In 2018, the increase in total Diagnostic Products sales included the
acquisition of Alere, which was completed on October 3, 2017.  Excluding the
impact of the acquisition, as well as the impact of foreign exchange, sales in
the Diagnostic Products segment in 2018 increased 6.5 percent.  The 2018
increase in sales was primarily driven by above-market growth in Core Laboratory
in the U.S. and internationally.  In 2018, Abbott accelerated the roll out of
its Alinity systems for Core Laboratory in Europe.
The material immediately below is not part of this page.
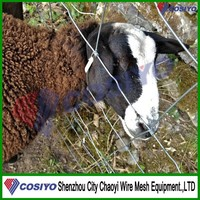 ISO/BV best price hot sales 2015 new corrosion resistance galvanized hinge joint cattle fence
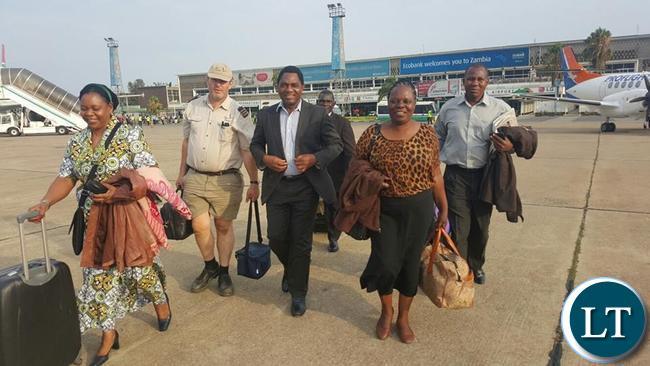 HH with Maureen Mwanawasa at KKIA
Excluding the effect of foreign exchange, total Medical Devices sales grew 10.5
percent and 9.0 percent in 2019 and 2018, respectively.  The 2019 sales increase
was driven by double-digit growth in Diabetes Care, Structural Heart,
Electrophysiology and Heart Failure.  The 2018 sales increase was driven by
growth in several areas, including double-digit growth in Diabetes Care,
Electrophysiology and Structural Heart.

The 2019 and 2018 growth in Diabetes Care revenue was driven by continued growth
of FreeStyle Libre, Abbott's continuous glucose monitoring system,
internationally and in the U.S.  In 2019, Freestyle Libre sales totaled $1.842
billion, which reflected a 69.8 percent increase over 2018 sales, excluding the
effect of foreign exchange. In July 2018, Abbott received U.S. FDA approval of
its FreeStyle Libre 14 day sensor, making it the longest lasting wearable
glucose sensor available.  In October 2018, Abbott obtained CE Mark for its
Freestyle Libre 2 system, a next-generation product offering with optional
real-time alarms.

The 2019 growth in Structural Heart revenue was broad-based across several areas
of the business, including MitraClip, Abbott's market-leading device for the
minimally invasive treatment of mitral regurgitation (MR), a leaky heart valve.
During the first quarter of 2019, Abbott received U.S. FDA approval for a new,
expanded indication for MitraClip to treat clinically significant secondary MR
as a result of underlying heart failure. This new indication expands the number
of people with MR that can be treated with the MitraClip device.  In July 2019,
Abbott received U.S. FDA approval of the next generation of its MitraClip
device, which includes a new leaflet grasping enhancement, an expanded range of
clip sizes and facilitation of procedure assessment in real time to offer
doctors further options when treating mitral valve disease.  In 2018, growth in
Structural Heart was driven by several product areas including MitraClip and the
AMPLATZER® PFO occluder, a device designed to close a hole-like opening in the
heart.  In September 2018, Abbott announced positive clinical results from its
COAPT study, which demonstrated that MitraClip improved survival and clinical
outcomes for select patients with functional MR.  In September 2019, Abbott
announced additional data from its COAPT trial that shows that MitraClip is
projected to increase life expectancy and quality of life compared to
guideline-directed medical therapy alone in heart failure patients with
secondary MR.

In 2019, the growth in Electrophysiology revenue reflects higher sales of cardiac diagnostic and ablation catheters in both the U.S. and internationally.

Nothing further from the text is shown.